In the paged memory technique, main memory is divided into small fixed-size blocks of storage called frames. A process is divided into pages that (for the sake of our discussion) we assume are the same size as a frame. When a program is to be executed, the pages of the process are loaded into unused frames distributed through memory. Thus the pages of a process may be scattered around, out of order, and mixed among the pages of other processes. To keep track of these pages, the operating system maintains a separate page-map table (PMT) for each process in memory; it maps each page to the frame in which it is loaded. See FIGURE 10.8 Both pages and frames are numbered starting with zero, which makes the address calculations easier.

A logical address in a paged memory management system begins as a single integer value relative to the starting point of the program, as it was in a partitioned system. This address is modified into two values, a page number and an offset, by dividing the address by the page size. The page number is the number of times the page size divides the address, and the remainder is the offset. So a logical address of 2566, with a page size of 1024, corresponds to the 518th byte of page 2 of the process. A logical address is often written as <page, offset>, such as <2, 518>.

To produce a physical address, you first look up the page in the PMT to find the frame number in which it is stored. You then multiply the frame number by the frame size and add the offset to get the physical address. For example, given the situation shown in FIGURE 10.8 , if process 1 is active, a logical address of <1, 222> would be processed as follows: Page 1 of process 1 is in frame 12; therefore, the corresponding physical address is 12 * 1024 + 222, or 12510. Note that there are two ways in which a logical address could be invalid: The page number could be out of bounds for that process, or the offset could be larger than the size of a frame.
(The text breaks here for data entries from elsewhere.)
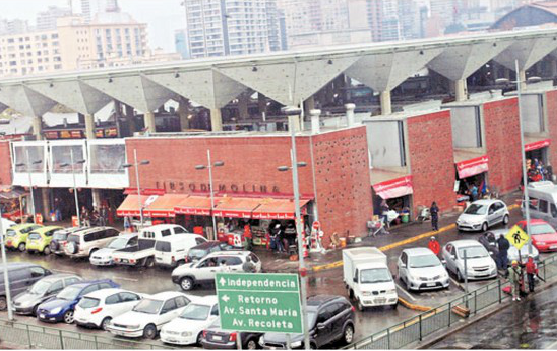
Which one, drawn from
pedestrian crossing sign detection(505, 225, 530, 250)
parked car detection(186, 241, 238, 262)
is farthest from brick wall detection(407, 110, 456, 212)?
pedestrian crossing sign detection(505, 225, 530, 250)

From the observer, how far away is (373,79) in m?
42.9

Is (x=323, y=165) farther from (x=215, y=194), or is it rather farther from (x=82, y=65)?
(x=82, y=65)

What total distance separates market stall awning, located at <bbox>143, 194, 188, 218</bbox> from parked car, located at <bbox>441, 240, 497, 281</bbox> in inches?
534

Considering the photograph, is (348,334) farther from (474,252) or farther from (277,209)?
(277,209)

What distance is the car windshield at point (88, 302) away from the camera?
23.4 metres

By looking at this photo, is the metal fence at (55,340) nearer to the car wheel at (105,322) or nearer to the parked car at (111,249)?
the car wheel at (105,322)

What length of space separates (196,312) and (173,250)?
31.3 ft

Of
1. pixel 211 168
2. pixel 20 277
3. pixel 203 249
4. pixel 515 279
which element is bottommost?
pixel 515 279

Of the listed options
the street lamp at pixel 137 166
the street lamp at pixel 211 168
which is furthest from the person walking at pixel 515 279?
the street lamp at pixel 137 166

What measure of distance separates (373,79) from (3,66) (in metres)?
160

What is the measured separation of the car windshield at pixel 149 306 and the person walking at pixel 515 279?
32.0ft

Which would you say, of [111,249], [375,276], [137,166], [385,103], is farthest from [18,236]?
[375,276]

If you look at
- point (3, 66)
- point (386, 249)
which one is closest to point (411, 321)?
point (386, 249)

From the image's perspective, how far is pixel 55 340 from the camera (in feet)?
69.3
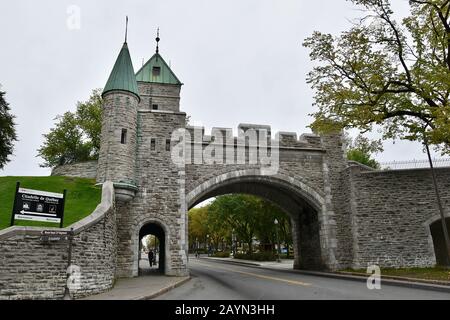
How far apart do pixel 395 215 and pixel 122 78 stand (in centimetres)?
1665

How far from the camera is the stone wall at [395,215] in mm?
18469

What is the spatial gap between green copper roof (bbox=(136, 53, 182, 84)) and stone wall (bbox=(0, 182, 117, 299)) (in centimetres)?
2185

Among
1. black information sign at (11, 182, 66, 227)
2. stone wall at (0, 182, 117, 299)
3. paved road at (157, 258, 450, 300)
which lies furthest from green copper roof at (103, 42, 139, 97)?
paved road at (157, 258, 450, 300)

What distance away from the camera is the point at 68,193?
614 inches

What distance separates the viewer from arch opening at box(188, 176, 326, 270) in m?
20.2

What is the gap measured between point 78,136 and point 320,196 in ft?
87.4

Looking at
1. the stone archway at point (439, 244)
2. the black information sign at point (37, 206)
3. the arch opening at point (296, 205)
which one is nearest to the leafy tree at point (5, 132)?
the arch opening at point (296, 205)

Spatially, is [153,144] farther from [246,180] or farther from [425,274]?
[425,274]

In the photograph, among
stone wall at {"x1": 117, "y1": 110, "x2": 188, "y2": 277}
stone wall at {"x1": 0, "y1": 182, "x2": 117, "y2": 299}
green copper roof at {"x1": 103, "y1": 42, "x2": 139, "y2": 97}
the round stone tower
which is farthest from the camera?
green copper roof at {"x1": 103, "y1": 42, "x2": 139, "y2": 97}

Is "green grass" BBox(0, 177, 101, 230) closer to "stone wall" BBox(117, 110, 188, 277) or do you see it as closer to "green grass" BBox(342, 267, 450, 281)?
"stone wall" BBox(117, 110, 188, 277)

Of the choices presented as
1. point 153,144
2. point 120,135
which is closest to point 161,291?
point 120,135

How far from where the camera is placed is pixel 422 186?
1911cm

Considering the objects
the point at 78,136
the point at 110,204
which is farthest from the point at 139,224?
the point at 78,136

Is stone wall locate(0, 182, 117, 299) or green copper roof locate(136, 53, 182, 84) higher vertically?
green copper roof locate(136, 53, 182, 84)
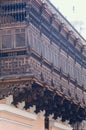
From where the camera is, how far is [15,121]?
753 inches

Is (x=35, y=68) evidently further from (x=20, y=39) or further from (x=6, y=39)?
(x=6, y=39)

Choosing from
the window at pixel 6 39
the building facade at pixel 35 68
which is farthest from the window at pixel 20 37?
the window at pixel 6 39

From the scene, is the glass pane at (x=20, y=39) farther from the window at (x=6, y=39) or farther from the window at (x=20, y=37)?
the window at (x=6, y=39)

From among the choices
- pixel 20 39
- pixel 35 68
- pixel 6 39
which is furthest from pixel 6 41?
pixel 35 68

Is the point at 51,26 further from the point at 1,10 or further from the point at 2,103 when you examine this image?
the point at 2,103

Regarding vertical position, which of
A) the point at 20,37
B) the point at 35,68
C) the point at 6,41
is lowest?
the point at 35,68

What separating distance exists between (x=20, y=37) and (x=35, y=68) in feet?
4.36

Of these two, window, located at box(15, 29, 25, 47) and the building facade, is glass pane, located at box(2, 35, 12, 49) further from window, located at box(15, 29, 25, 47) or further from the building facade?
window, located at box(15, 29, 25, 47)

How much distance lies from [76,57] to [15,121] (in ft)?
23.0

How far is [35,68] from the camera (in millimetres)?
18359

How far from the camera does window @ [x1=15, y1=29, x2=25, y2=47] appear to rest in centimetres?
1816

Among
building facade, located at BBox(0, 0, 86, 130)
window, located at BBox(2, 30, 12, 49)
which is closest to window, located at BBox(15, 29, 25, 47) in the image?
building facade, located at BBox(0, 0, 86, 130)

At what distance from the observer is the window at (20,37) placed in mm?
18156

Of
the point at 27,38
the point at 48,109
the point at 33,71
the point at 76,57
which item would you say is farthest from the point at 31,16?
the point at 76,57
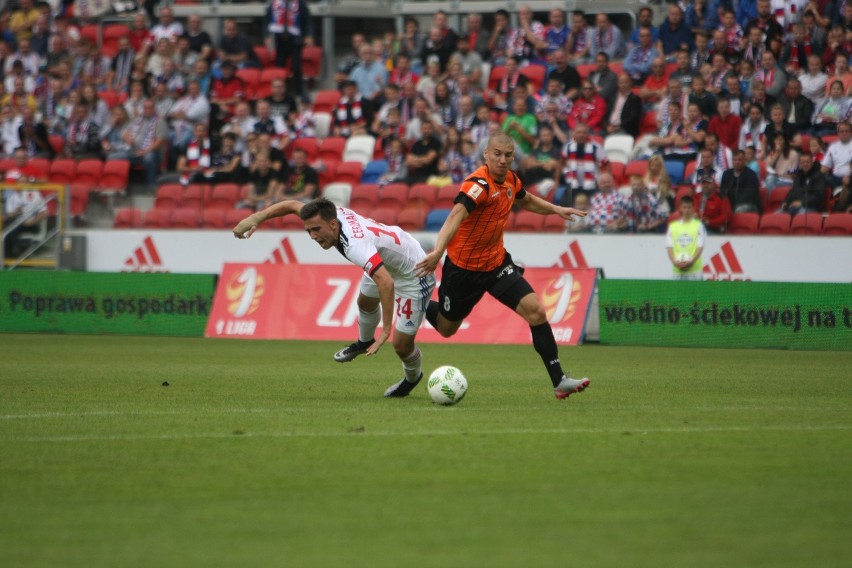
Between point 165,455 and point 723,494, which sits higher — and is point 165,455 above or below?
below

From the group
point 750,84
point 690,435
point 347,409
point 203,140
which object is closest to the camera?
point 690,435

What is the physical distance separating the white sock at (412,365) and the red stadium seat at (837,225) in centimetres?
1120

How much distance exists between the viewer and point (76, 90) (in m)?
29.4

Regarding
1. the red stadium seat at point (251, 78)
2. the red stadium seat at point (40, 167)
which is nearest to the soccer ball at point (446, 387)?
the red stadium seat at point (251, 78)

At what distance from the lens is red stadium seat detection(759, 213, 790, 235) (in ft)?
70.0

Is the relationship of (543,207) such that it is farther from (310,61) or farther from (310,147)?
(310,61)

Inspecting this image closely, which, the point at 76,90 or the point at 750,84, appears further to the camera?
the point at 76,90

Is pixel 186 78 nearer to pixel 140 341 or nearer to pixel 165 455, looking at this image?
pixel 140 341

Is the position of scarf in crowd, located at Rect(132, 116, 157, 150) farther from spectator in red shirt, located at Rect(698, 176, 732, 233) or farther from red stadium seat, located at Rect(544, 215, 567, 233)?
spectator in red shirt, located at Rect(698, 176, 732, 233)

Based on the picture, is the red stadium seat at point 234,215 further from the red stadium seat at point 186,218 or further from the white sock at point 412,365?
the white sock at point 412,365

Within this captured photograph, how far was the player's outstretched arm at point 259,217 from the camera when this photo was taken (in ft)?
38.1

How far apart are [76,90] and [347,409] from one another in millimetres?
20510

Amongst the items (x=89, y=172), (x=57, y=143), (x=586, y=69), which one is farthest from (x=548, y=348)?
(x=57, y=143)

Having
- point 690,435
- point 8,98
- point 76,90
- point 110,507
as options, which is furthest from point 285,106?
point 110,507
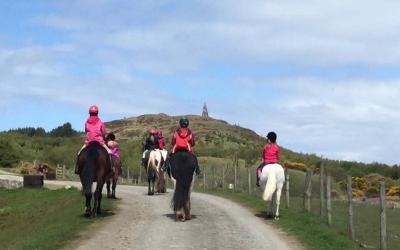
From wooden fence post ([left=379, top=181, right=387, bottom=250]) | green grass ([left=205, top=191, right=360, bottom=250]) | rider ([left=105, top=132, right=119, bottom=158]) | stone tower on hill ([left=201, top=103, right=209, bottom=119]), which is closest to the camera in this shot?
wooden fence post ([left=379, top=181, right=387, bottom=250])

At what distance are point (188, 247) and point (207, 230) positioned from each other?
8.45ft

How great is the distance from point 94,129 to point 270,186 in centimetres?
526

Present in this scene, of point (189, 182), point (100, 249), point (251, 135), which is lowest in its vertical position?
point (100, 249)

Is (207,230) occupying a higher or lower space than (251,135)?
lower

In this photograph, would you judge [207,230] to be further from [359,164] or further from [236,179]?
[359,164]

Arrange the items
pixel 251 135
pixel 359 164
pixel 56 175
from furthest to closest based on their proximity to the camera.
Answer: pixel 251 135
pixel 359 164
pixel 56 175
The advantage of paging is that a process no longer needs to be stored contiguously in memory. The ability to divide a process into pieces changes the challenge of loading a process from finding one large chunk of space to finding many small chunks.

An important extension to the idea of paged memory management is the idea of demand paging, which takes advantage of the fact that not all parts of a program actually have to be in memory at the same time. At any given point in time, the CPU is accessing one page of a process. At that point, it doesn’t really matter whether the other pages of that process are even in memory.

In demand paging, the pages are brought into memory on demand. That is, when a page is referenced, we first see whether it is in memory already and, if it is, complete the access. If it is not already in memory, the page is brought in from secondary memory into an available frame, and then the access is completed. The act of bringing in a page from secondary memory, which often causes another page to be written back to secondary memory, is called a page swap.

The demand paging approach gives rise to the idea of virtual memory, the illusion that there are no restrictions on the size of a program (because the entire program is not necessarily in memory at the same time). In all of the memory management techniques we examined earlier, the entire process had to be brought into memory as a continuous whole. We therefore always had an upper bound on process size. Demand paging removes that restriction.

However, virtual memory comes with lots of overhead during the execution of a program. With other memory management techniques, once a program was loaded into memory, it was all there and ready to go. With the virtual memory approach, we constantly have to swap pages between main and secondary memory. This overhead is usually acceptable— while one program is waiting for a page to be swapped, another process can take control of the CPU and make progress. Excessive page swapping is called thrashing and can seriously degrade system performance.